OpenClaw Gateway Resilience Guard

Other

OpenClaw Gateway Resilience Guard keeps Gateway, channels, logs, and optional model-provider probes observable after Wi-Fi changes, WSL sleep/resume, session expiry, provider timeouts, or partial outages. It adds a standalone localhost dashboard with charts, timelines, strategy presets, guarded actions, native OpenClaw health/status probes, split-brain safeguards, backoff, restart limits, systemd, LaunchAgent, Task Scheduler, and an optional OpenClaw plugin bridge.

Install

openclaw skills install gateway-resilience-guard

OpenClaw Gateway Resilience Guard

Use this skill when a user wants to keep OpenClaw Gateway and message channels online after network drops, WSL sleep/resume, macOS/Windows wake events, long-lived connection failures, or recurring model-provider timeouts.

Install

Linux, WSL, or macOS:

bash install-watchdog.sh

The installer works with defaults. It prompts for the main channel probe URL when running interactively, but pressing Enter is enough for the default WeChat probe.

For unattended install:

bash install-watchdog.sh --yes

For a custom channel:

bash install-watchdog.sh --channel-url "https://your-channel.example.com/health"

Windows PowerShell:

powershell -ExecutionPolicy Bypass -File .\install-watchdog.ps1

After install, open the standalone dashboard:

http://127.0.0.1:18790/

The dashboard is served by the watchdog process, not Gateway, so it remains the recovery entry when Gateway is down.

Optional Gateway-side bridge while Gateway is healthy:

openclaw plugins install ./openclaw-plugin
openclaw plugins enable resilience-guard
openclaw gateway restart

Operate

systemctl --user status gateway-watchdog
journalctl --user -u gateway-watchdog -f
bash ~/.local/share/openclaw-gateway-watchdog/uninstall-watchdog.sh

On macOS, inspect launchctl print gui/$(id -u)/ai.clawhub.gateway-resilience-guard. On Windows, inspect Get-ScheduledTask -TaskName "OpenClaw Gateway Resilience Guard".

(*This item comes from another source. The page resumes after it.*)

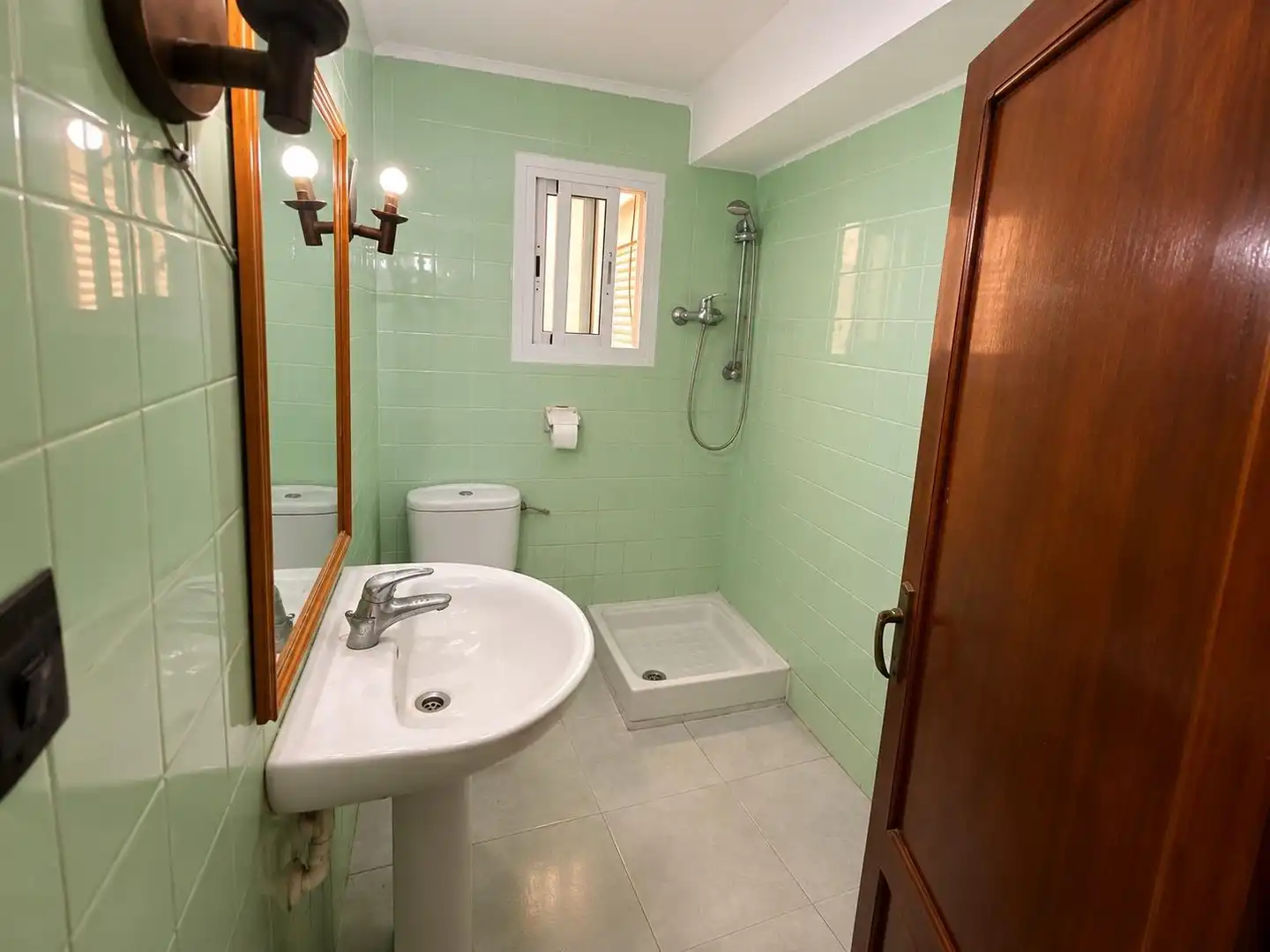 Baño de Piso en venta en Mislata con Aire acondicionado y Balcón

If user systemd is unavailable, the installer starts a direct background fallback and stores its pid under ~/.local/state/openclaw-gateway-watchdog/watchdog.pid.

Safety Model

The watchdog restarts only after layered checks:

  1. OpenClaw native health probes: openclaw gateway status --require-rpc, openclaw health --json --verbose, and openclaw status --deep when available.
  2. Runtime diagnostics: openclaw models status plus openclaw logs --plain signal scanning for provider timeout, proxy/network, rate limit, auth, channel session, gateway degraded, config reload, and task runtime warnings.
  3. Local gateway health URL/TCP and main channel URL fallbacks.
  4. General network URLs to avoid restarting during whole-machine network failure.
  5. Optional model-provider probe via openclaw agent --json; default action is evidence logging only.
  6. Dashboard action token, backoff, and hourly restart limits to avoid restart storms.

Model probing is disabled by default because it consumes real provider quota. To diagnose provider timeouts, set MODEL_PROBE_ENABLED=1, keep MODEL_PROBE_ACTION=log, and inspect model-probe-history.jsonl the next day. Diagnostic log scanning is enabled by default, but OPENCLAW_DIAG_ACTION=log keeps it non-invasive unless the operator explicitly opts into a restart or custom command. Use the dashboard strategy buttons for common modes: observe, overnight diagnosis, channel recovery, and conservative circuit breaker.

Tell users to review ~/.config/openclaw-gateway-watchdog/watchdog.env before publishing, sharing logs, or reporting issues.